09-06-2008

Modernisation de l’économie - 1 -

1re séance du jeudi 5 juin 2008 - 9h30
Modernisation de l’économie
Suite de la discussion, après déclaration d’urgence, d’un projet de loi
Discussion des articles (suite)

Mme la présidente. Hier soir, l’Assemblée a poursuivi l’examen des articles, s’arrêtant à l’article 5.

[…]

Article 6

[…]

Mme la présidente. La parole est à M. André Chassaigne.

M. André Chassaigne. Comme vient de le dire M. Tardy, la longueur des délais de paiement est un problème crucial pour la survie même de notre réseau de petites entreprises. Nous le constatons tous dans nos territoires respectifs. Les créances clients représentent aujourd’hui 25 % du bilan des PME françaises contre seulement 8 % en Allemagne. Ce chiffre est considérable. On estime en effet que les entreprises consentent à leurs clients 600 milliards d’euros de crédit, soit quatre fois plus que le crédit bancaire !

Réduire les délais de paiement dégagerait donc des milliards d’euros de trésorerie, un fonds de roulement essentiel pour les investissements, car plus le solde commercial est élevé, moins les PME investissent. De fait, elles investissent beaucoup moins qu’en Allemagne, par exemple. Les retards de paiement sont, en outre, à l’origine de 21,6 % des défaillances des PME françaises.

Dans le même temps, les distributeurs, en particulier la grande distribution, font indûment fructifier par des placements financiers les sommes qu’ils devraient normalement verser à leurs fournisseurs. À un bout de la chaîne, les petits producteurs se démènent pour boucler leur budget, quand ils ne ferment pas leur entreprise, parce qu’à l’autre bout, de grands groupes et leurs actionnaires gagnent de l’argent en dormant.

La situation se détériore d’année en année. Les conclusions du rapport annuel de l’Observatoire des délais de paiement, que je vous encourage à lire,…

M. le secrétaire d’État chargé du commerce, de l’artisanat, des petites et moyennes entreprises, du tourisme et des services. C’est moi qui l’ai commandé !
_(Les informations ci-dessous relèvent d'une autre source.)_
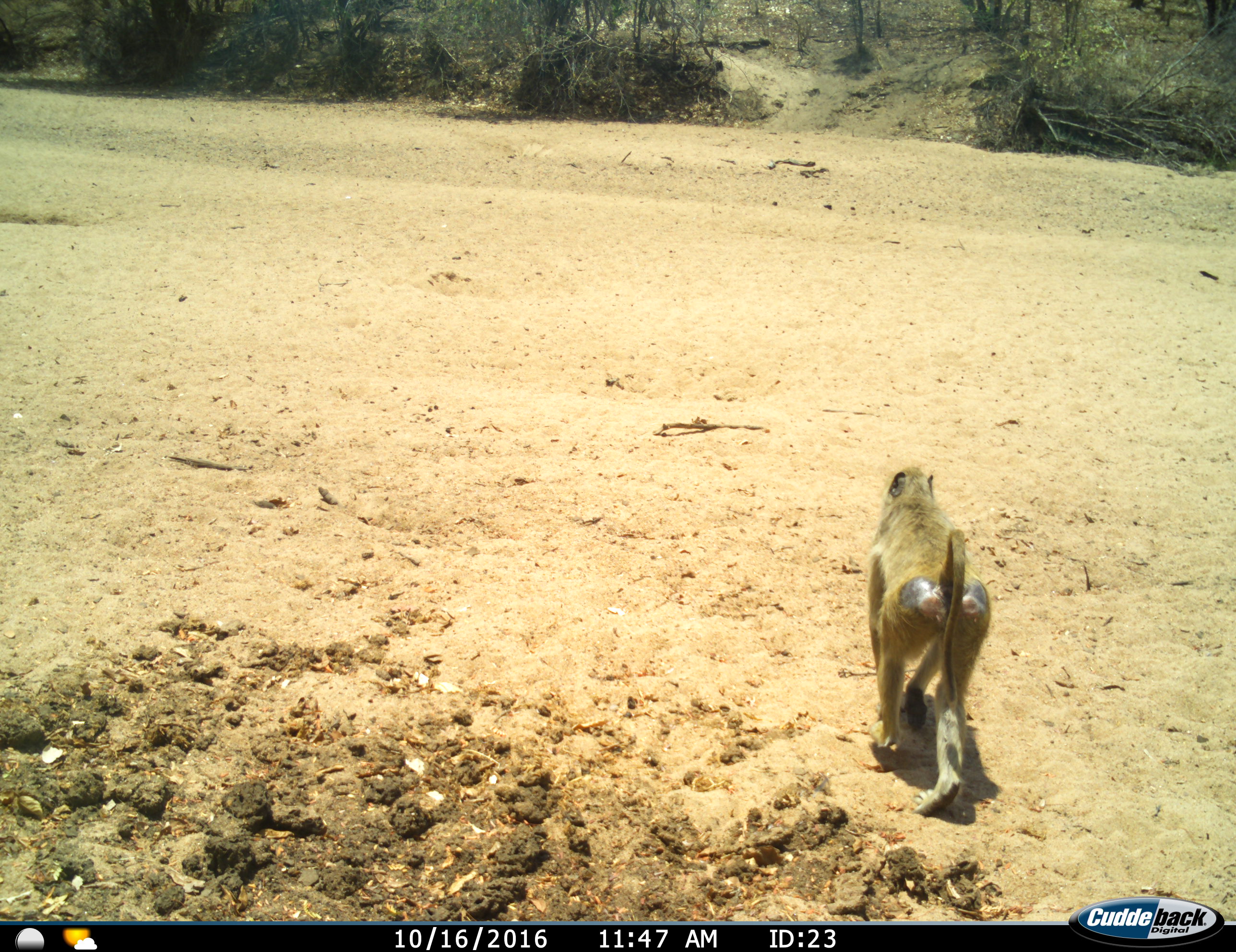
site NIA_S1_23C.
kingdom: Animalia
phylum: Chordata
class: Mammalia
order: Primates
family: Cercopithecidae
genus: Papio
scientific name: Papio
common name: baboon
Baboon (Papio), count 1. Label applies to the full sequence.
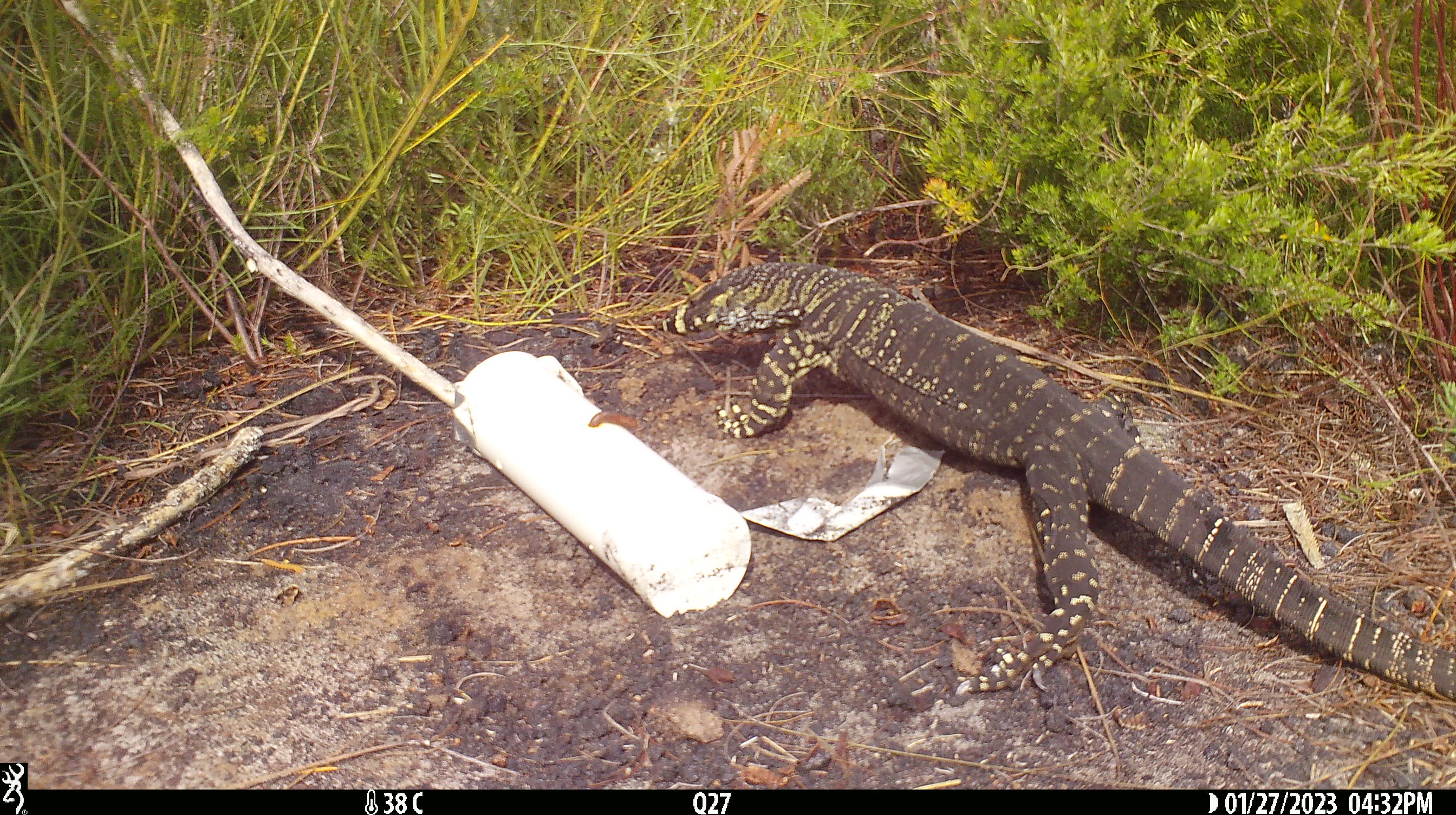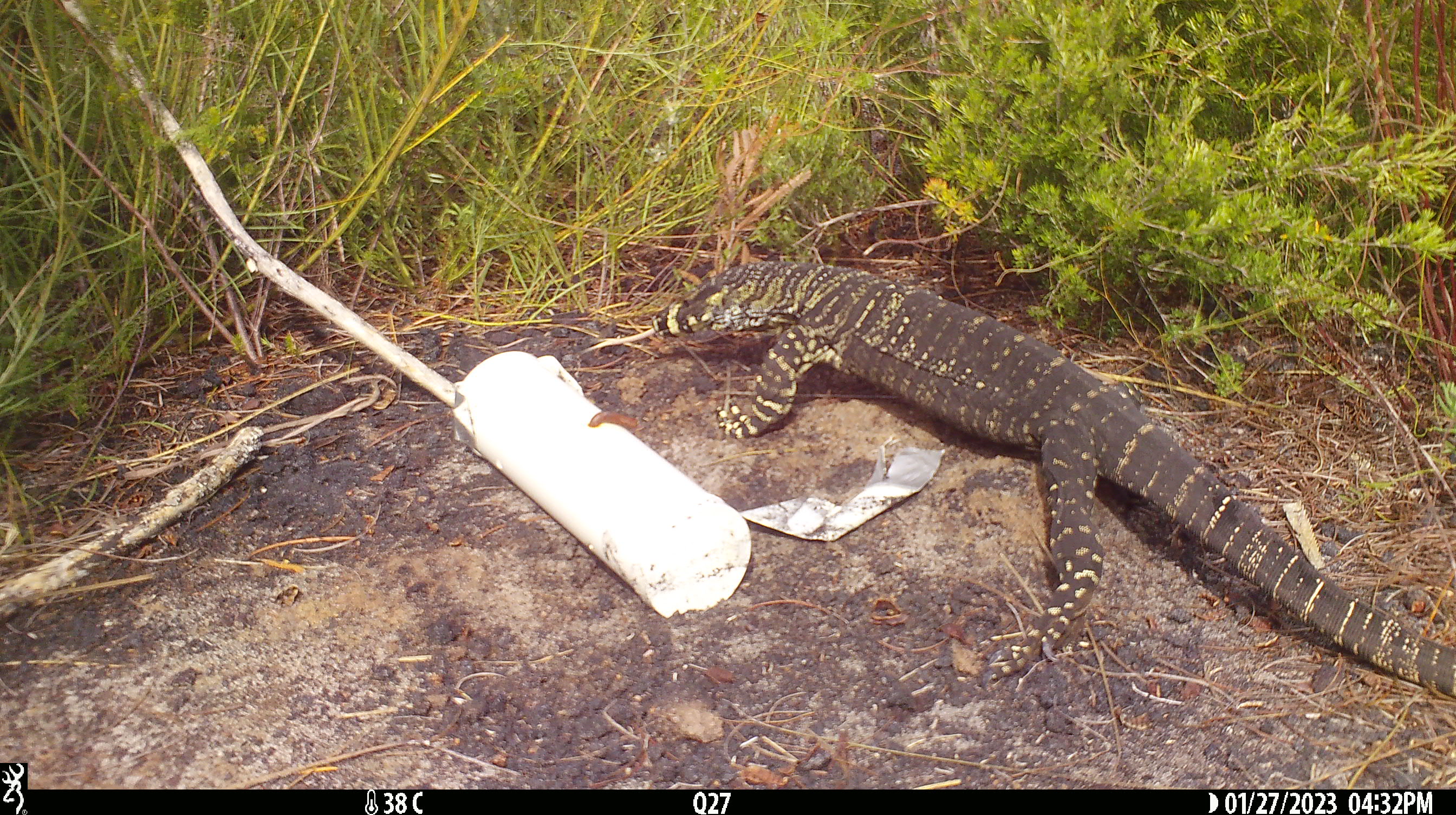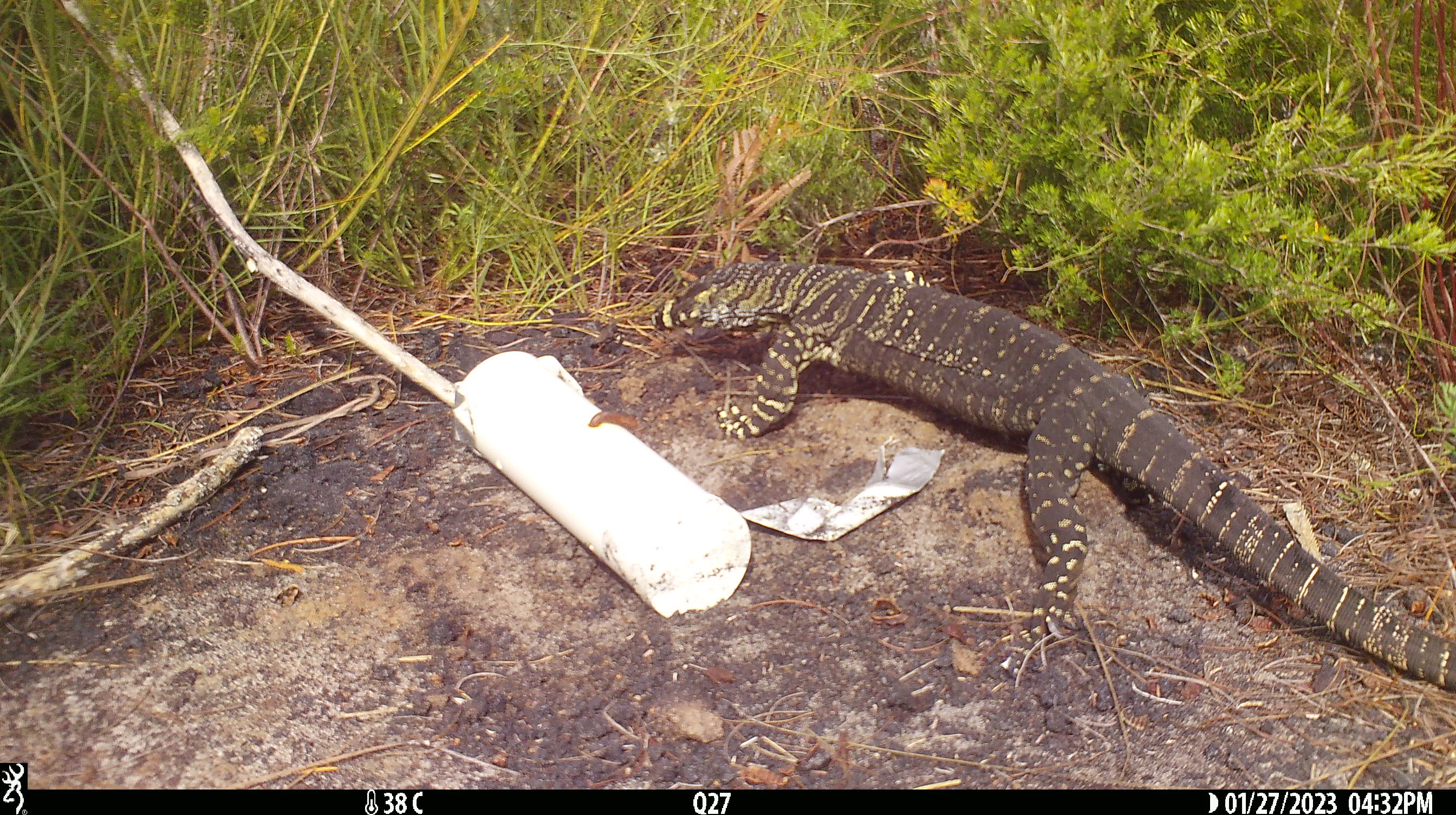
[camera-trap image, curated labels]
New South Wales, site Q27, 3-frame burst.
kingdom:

M. André Chassaigne. …sont édifiantes : ces délais s’accroissent pour les très petites, petites et moyennes entreprises, qui ne peuvent plus négocier face aux distributeurs du fait de relations commerciales de plus en plus déséquilibrées. En 2007, les délais de paiement n’ont baissé en moyenne que pour les entreprises les plus importantes. C’est la jungle ! Plus l’entreprise est petite - dans ma circonscription, le secteur de la plasturgie est emblématique de cette situation -, plus elle est étranglée, par la grande distribution en particulier.
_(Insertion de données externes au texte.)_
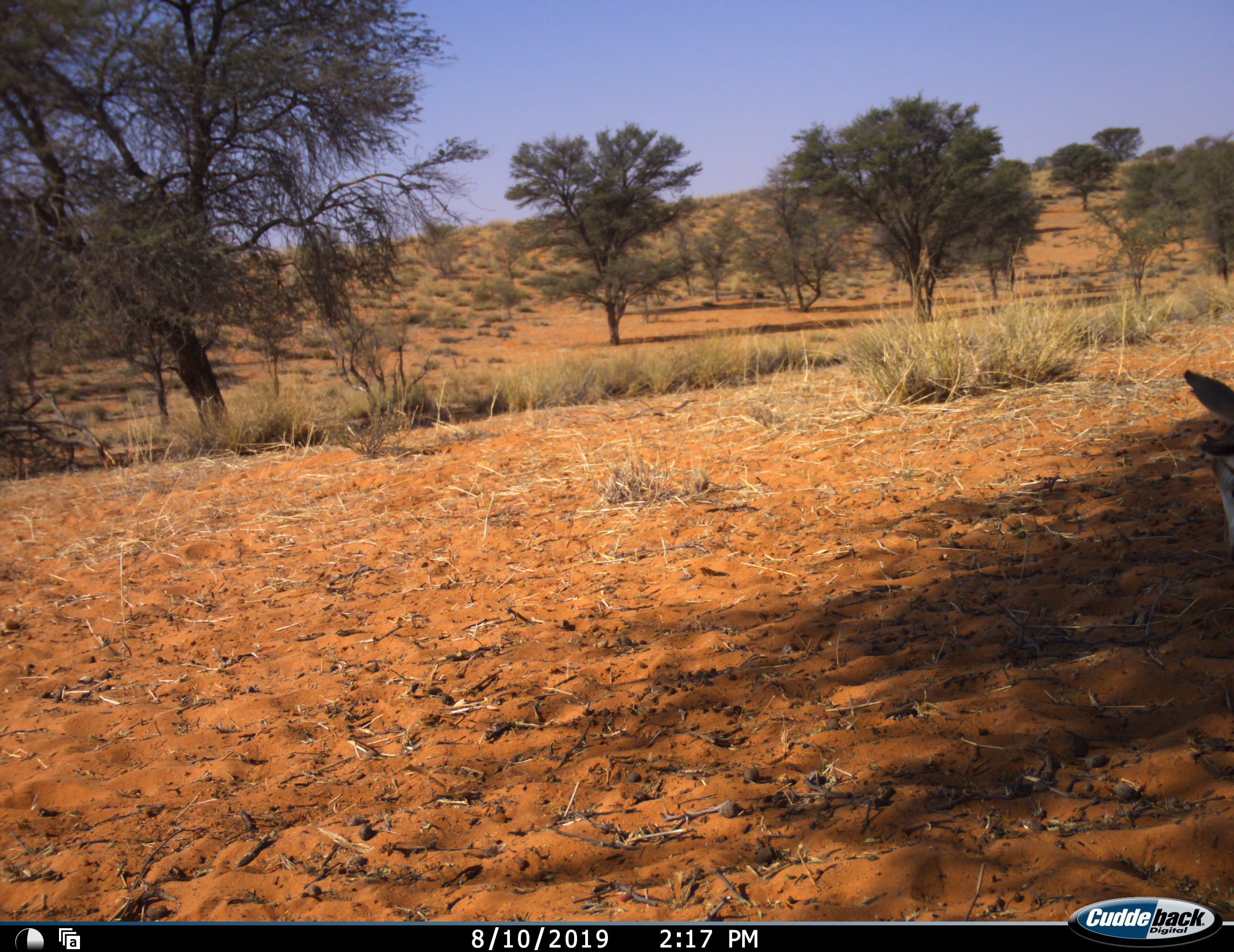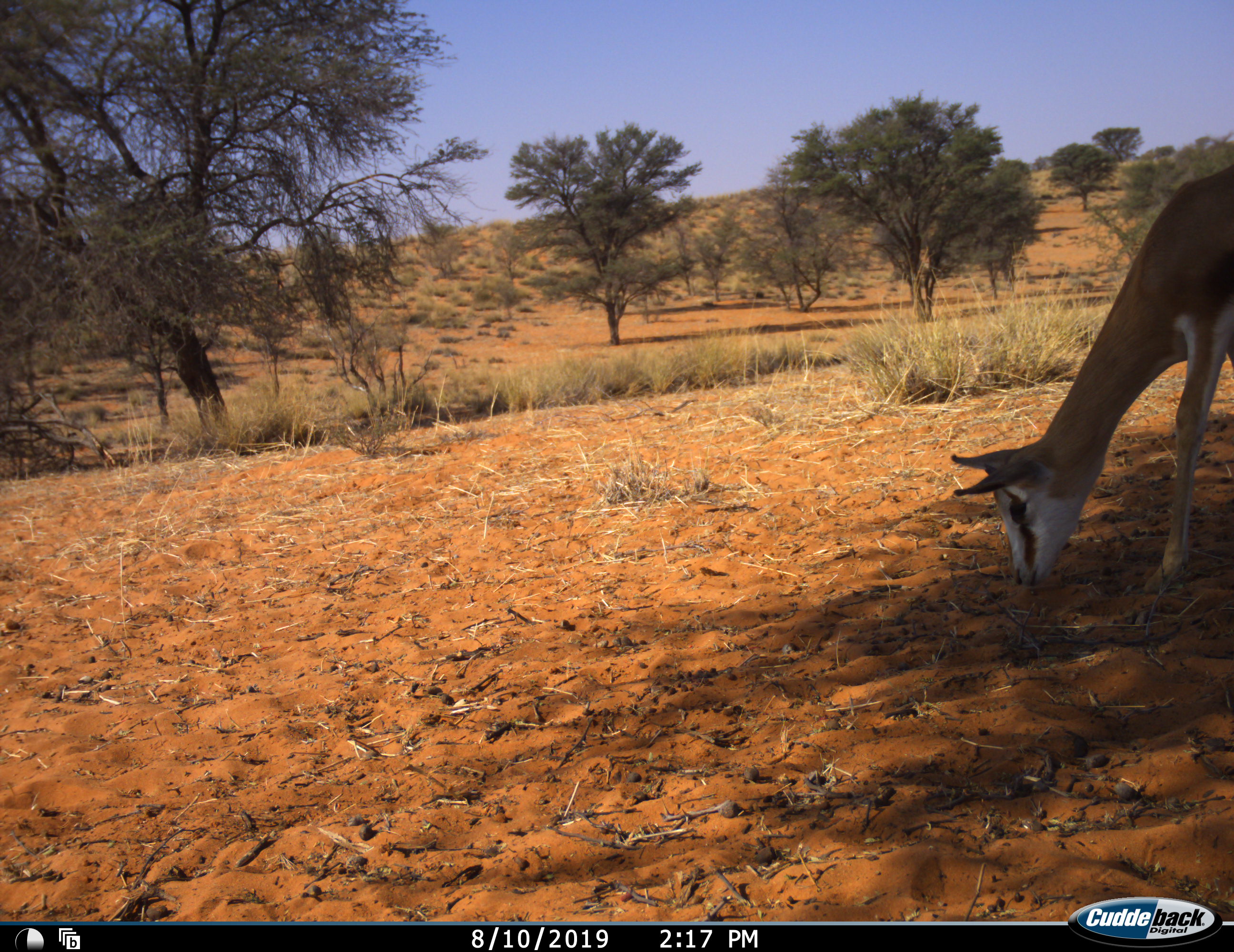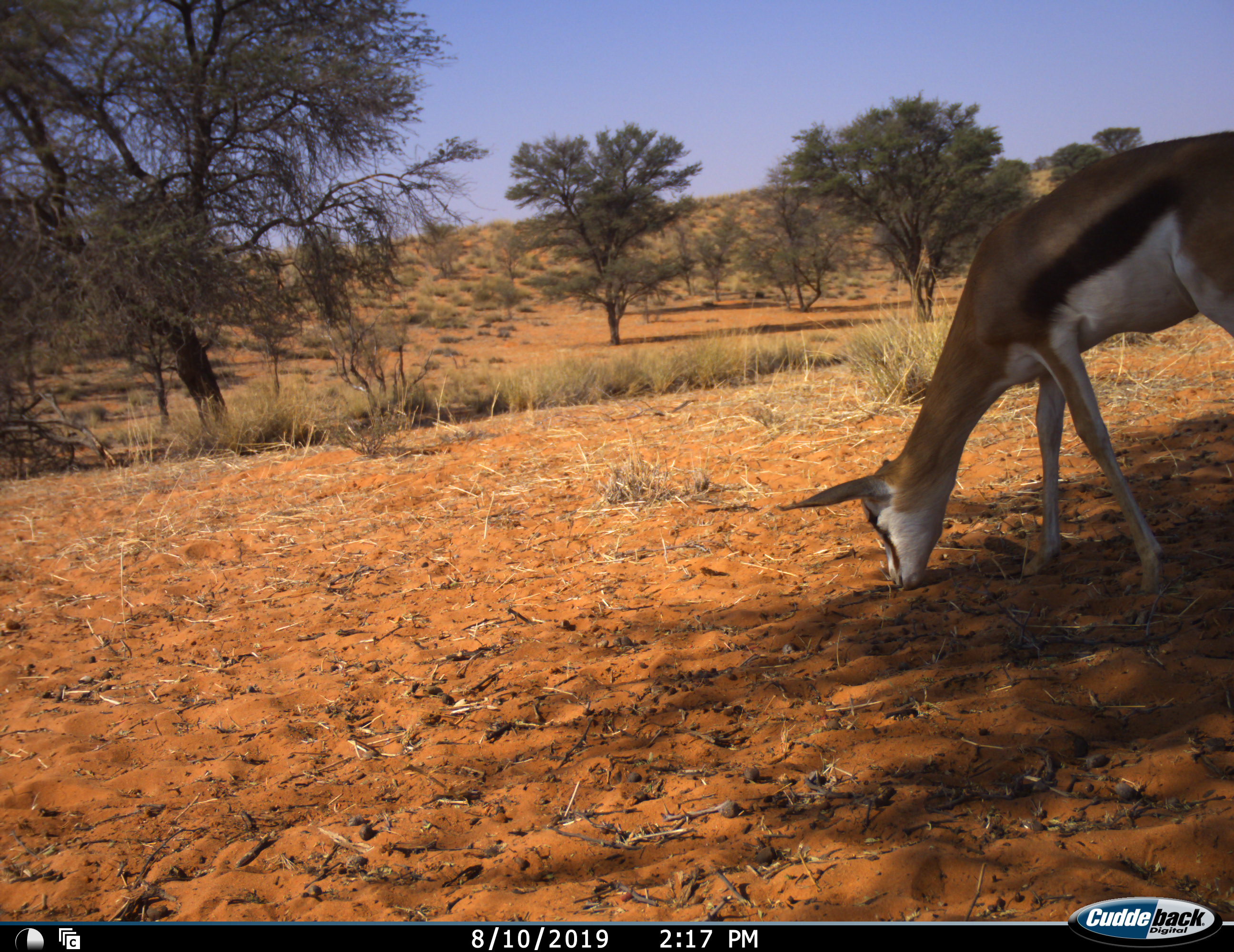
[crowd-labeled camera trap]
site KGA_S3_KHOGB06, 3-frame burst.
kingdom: Animalia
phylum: Chordata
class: Mammalia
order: Artiodactyla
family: Bovidae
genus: Antidorcas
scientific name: Antidorcas marsupialis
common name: springbok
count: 1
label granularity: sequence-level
Dans ce cadre, la limitation à soixante jours des délais de paiement proposée par le projet de loi est un objectif bien modeste à mes yeux. Que signifierait une mesure consistant à baisser les délais de paiement à soixante jours, alors qu’ils sont déjà en moyenne de soixante-six jours ? Prenons plutôt exemple sur d’autres pays d’Europe qui ont su réduire leurs délais de paiement de manière volontariste : le Danemark les a ramenés à trente-cinq jours en moyenne, le Royaume-Uni à cinquante-deux jours, l’Allemagne, qui est exemplaire s’agissant des PME, à quarante-sept jours. Plutôt que d’être à la traîne de l’Europe, soyons aux avant-postes ! Je présenterai divers amendements en ce sens.

[…]

Mme la présidente. Je vous donne la parole quelques instants, monsieur Chassaigne, étant entendu que ce que j’ai dit pour M. Brottes vaut aussi pour vous.
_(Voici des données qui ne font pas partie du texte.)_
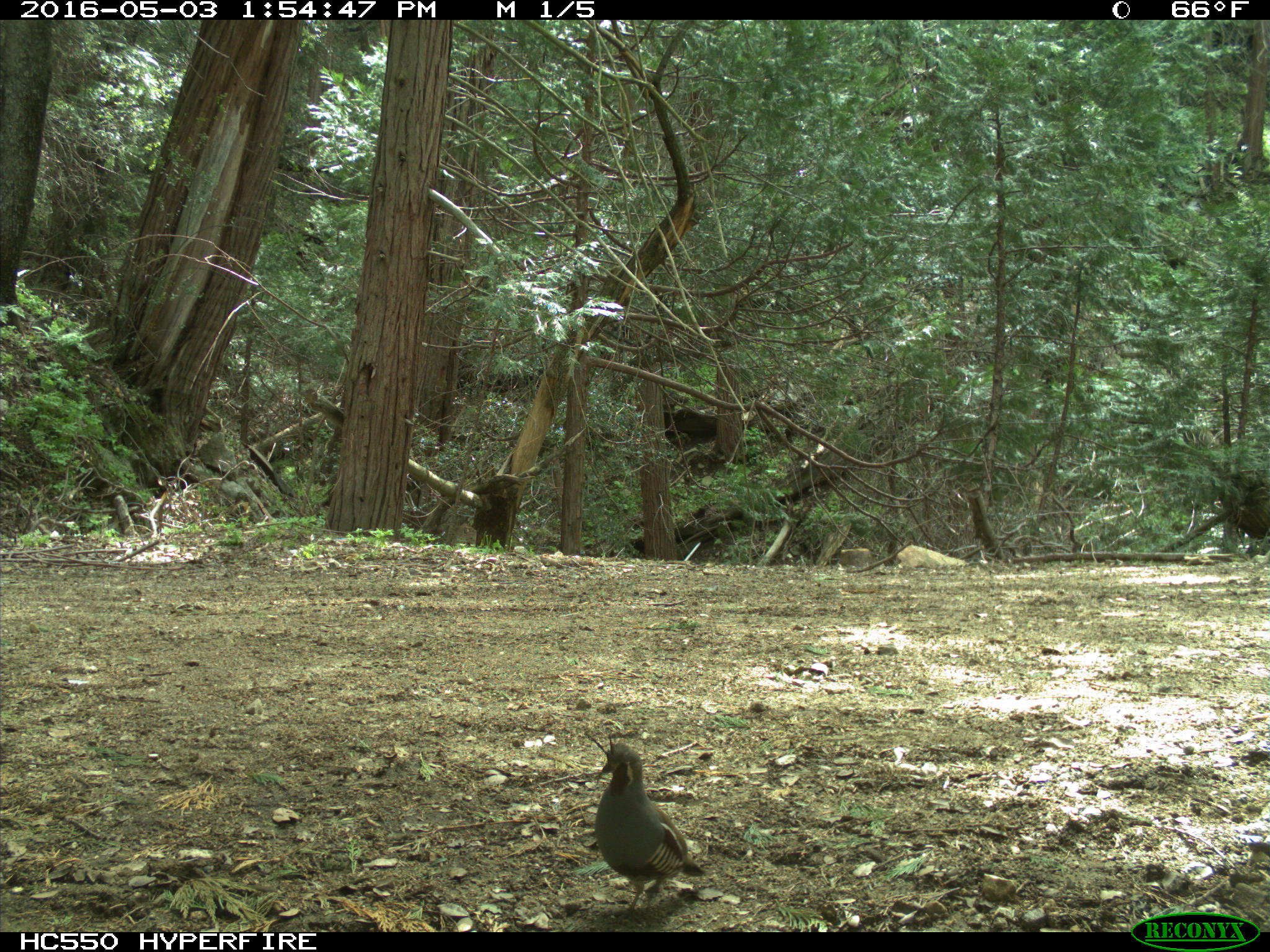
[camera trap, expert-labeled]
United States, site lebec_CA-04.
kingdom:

M. André Chassaigne. J’en suis bien conscient, madame la présidente.

Nous sommes tous d’accord pour faire passer à trente jours les délais de paiement, conformément aux préconisations de l’Observatoire des délais de paiement.

Mme Catherine Vautrin. Tout à fait !

M. André Chassaigne. Pour une fois nous nous rallions tous à une proposition de Jacques Attali, au risque d’apparaître un peu schizophrènes en lui offrant cette reconnaissance !

Je ne pense cependant pas qu’il soit bon de retarder l’application de ces délais, comme le prouve a contrario l’article 26 de la loi Perben du 5 janvier 2006, qui a intégré ce type de délai dans les conditions générales de vente de la filière des transports. Le rapport de l’Observatoire des délais de paiement a souligné les effets positifs et rapides de l’application de cette loi, qui a fait passer le niveau de solde commercial de 32 jours en 2005 à 27 jours en 2006.

Si nous décidons que l’application doit être immédiate, les délais de paiement vont se réduire très vite. Reporter la décision à 2012 revient en revanche à freiner ce mouvement. J’aurais préféré - et tel était l’objet d’un de mes sous-amendements - que nous décidions dès maintenant de fixer ce délai à trente jours, comme cela a été fait dans le domaine du transport, où des effets positifs ont été observés - faute de temps, je ne reviendrai pas sur les chiffres - parce que la décision était d’application immédiate.

[…]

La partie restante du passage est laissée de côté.